There does, however, seem to be consensus between scientists and the beekeeping community that poor nutrition is a major factor in the honey bee health crisis. Recent research also suggests that Varroa mite—a parasitic mite that’s been an ongoing bane for beekeepers, even pre-CCD—acts as a kind of immunosuppressant on honey bees, weakening them to the point that any small stressor can be fatal. Still, we have yet to find a simple explanation for CCD, but it’s become a less pressing question, as in the past few years the rates of hive die-off over the winter have stabilized somewhat. They’re still much higher than is typical, but recently the deaths have been more clearly attributable to known causes, like queen failure or Varroa mites, meaning that they no longer meets the technical criteria for CCD.
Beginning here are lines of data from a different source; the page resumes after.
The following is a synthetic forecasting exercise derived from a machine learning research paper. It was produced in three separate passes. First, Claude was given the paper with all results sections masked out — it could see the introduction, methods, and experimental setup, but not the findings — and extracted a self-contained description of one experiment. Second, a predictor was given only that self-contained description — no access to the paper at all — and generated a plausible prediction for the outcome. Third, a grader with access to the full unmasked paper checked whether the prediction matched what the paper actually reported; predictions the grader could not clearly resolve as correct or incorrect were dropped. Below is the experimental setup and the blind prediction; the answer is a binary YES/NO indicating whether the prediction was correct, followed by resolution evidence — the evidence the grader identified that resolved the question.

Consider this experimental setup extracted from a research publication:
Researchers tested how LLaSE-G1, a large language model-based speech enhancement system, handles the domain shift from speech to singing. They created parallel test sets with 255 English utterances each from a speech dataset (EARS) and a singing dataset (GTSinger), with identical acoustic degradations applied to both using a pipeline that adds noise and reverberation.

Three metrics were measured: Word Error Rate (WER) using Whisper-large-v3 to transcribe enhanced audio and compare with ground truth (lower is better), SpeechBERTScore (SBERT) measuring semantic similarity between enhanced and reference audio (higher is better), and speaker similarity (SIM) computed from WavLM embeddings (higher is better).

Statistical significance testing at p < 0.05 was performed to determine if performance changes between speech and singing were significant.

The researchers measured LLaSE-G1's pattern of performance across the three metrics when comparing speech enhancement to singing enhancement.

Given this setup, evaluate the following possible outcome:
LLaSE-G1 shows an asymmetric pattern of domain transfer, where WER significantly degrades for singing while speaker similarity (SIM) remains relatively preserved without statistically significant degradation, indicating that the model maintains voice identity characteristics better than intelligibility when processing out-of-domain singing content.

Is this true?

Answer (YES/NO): YES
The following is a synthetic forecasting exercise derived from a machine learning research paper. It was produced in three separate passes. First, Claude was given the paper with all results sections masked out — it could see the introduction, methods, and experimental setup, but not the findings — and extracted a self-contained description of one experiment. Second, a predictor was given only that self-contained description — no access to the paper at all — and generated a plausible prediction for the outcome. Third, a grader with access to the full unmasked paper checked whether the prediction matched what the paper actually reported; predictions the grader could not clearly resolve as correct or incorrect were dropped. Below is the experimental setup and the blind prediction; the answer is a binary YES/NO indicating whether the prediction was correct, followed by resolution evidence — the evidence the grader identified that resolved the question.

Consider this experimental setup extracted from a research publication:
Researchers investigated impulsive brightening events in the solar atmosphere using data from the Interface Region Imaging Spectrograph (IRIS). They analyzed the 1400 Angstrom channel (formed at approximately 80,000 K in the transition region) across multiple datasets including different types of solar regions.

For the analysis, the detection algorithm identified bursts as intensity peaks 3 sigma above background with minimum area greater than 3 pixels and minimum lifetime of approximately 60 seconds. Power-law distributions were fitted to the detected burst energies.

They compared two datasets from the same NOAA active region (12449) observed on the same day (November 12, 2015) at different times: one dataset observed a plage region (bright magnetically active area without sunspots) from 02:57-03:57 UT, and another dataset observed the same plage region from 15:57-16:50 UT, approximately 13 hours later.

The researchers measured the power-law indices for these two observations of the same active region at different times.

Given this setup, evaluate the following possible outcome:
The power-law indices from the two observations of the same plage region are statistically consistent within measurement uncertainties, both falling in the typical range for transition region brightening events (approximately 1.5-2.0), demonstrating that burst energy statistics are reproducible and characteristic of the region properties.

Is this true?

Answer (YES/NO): NO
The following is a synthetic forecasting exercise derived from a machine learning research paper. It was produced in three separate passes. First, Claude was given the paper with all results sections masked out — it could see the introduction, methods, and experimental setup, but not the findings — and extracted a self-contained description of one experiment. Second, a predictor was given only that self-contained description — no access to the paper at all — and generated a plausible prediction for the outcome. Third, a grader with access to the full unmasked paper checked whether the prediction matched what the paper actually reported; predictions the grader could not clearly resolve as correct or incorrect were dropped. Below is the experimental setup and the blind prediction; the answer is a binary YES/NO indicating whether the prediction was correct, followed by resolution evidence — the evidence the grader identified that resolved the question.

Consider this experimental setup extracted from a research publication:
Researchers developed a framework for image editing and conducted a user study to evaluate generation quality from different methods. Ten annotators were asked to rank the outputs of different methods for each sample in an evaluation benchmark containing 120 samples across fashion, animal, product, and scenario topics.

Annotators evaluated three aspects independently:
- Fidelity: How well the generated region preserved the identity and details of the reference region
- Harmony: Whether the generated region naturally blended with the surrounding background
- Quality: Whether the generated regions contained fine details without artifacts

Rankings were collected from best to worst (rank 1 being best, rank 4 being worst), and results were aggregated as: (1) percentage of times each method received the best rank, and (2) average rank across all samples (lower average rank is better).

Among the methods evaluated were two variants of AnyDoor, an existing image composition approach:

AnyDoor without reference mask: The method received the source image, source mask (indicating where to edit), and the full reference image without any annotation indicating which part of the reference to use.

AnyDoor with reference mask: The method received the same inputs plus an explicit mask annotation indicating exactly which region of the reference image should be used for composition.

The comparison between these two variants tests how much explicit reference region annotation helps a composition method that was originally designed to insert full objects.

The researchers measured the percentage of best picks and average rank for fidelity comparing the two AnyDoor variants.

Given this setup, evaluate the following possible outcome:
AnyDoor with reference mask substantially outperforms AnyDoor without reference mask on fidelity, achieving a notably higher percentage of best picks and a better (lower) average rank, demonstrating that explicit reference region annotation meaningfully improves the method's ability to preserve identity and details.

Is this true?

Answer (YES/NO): NO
Thankfully, beekeepers are able to breed their hive numbers back up after a die-off—in fact, they have to, as continuously buying new bees is prohibitively expensive. Hive splitting—the process of removing several frames from a large and healthy colony, putting them in a new hive, and introducing a new queen to the new hive—is part of most larger beekeeping operations, as it’s a cheaper way of generating more bees and it prevents a hive from swarming as a result of overcrowding. So while it’s alarming to read statistics about beekeepers losing half their hives, in theory a beekeeper will be able to bounce back if they have enough healthy remaining hives to split. It’s still expensive, but it’s possible, and it’s thanks to splitting that we still have commercial honey bees at all. However, when a beekeeper loses 80 or 90% of their hives, or when their remaining hives are too weak to split, and when these mass splits become necessary year after year, commercial beekeeping starts to become an increasingly expensive and increasingly less viable livelihood. And since 95% of the colonies in the United States are owned by 5% of beekeepers, the failure of a few can be enormously consequential.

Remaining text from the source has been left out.